Against Medical Advice: A True Story
- Author: James Patterson, Hal Friedman
- Language: English
- Genre: Non-fiction
- Publisher: Little, Brown and Company
- Publication date: October 20, 2008
- Publication place: United States
- Media type: Print (Hardback & e-book)
- Pages: 368 pp (first edition, hardback)
- ISBN: 978-0-316-02504-1 (first edition, hardback)

= Against Medical Advice =

Book by James Patterson

Against Medical Advice: A True Story is a New York Times best-selling non-fiction book by James Patterson and Hal Friedman, detailing the illness and medical struggles of Cory Friedman and his family. The book was published on October 20, 2008, by Little, Brown and Company.

==Synopsis==
Against Medical Advice begins with a seventeen-year-old Cory arriving at the Dressler Psychiatric Hospital for alcohol abuse, with him detailing the various medications he is on and how he feels that they do nothing for him. Cory expresses frustration over giving the appearance of being insane, despite his not feeling as if he was. The book shows how Cory began exhibiting uncontrollable urges to perform body tics and say various things at the age of five years. As he grew up, he was put through several different treatments, which contributed to his feelings of helplessness.
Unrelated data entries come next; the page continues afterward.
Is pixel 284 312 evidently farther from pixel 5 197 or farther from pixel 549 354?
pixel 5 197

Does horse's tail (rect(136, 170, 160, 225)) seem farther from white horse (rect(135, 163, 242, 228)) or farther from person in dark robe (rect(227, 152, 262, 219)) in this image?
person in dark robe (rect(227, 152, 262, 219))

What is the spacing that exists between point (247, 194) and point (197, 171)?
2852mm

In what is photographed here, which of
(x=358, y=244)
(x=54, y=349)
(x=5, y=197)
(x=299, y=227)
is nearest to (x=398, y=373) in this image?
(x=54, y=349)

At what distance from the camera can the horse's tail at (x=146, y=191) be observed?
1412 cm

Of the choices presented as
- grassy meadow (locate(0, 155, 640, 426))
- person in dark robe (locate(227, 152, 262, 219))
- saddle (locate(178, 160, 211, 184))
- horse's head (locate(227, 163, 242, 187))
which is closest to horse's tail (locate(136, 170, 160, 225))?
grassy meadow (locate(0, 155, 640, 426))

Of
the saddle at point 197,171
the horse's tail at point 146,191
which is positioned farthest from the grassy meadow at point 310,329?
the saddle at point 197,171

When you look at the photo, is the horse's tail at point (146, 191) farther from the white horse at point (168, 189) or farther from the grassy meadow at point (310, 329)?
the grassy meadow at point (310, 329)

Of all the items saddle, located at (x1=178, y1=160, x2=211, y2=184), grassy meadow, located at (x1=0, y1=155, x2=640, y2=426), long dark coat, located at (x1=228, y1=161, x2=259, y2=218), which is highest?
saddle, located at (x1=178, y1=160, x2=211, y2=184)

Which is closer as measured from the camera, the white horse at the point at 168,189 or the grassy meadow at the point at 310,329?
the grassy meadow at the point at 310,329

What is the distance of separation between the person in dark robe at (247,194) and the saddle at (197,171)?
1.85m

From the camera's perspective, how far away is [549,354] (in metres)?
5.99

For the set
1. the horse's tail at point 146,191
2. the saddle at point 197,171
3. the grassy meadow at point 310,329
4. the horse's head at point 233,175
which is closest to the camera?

Since he is unable to control his actions due to having OCD, Tourette syndrome, and an anxiety disorder, Cory experienced ridicule in his life and had troubles living the everyday life of a child, which is exacerbated by ill medical treatment.

==Med Head==
In 2010, Cory Friedman published a young adult version of Against Medical Advice with Patterson, entitled Med Head: My Knock-Down Drag-Out Drugged-Up Battle with My Brain. The book was released on April 1, 2010, and received a positive review from TeenReads and Kirkus Reviews, who called it a "perfect prescription for misery-memoir maniacs".

==Reception==
Diário Digital gave a positive review for Against Medical Advice, calling it "a touching story of courage, determination and the ultimate triumph of a family facing a desperate situation". The Carlsbad Current-Argus also praised the book, stating that it was a "success".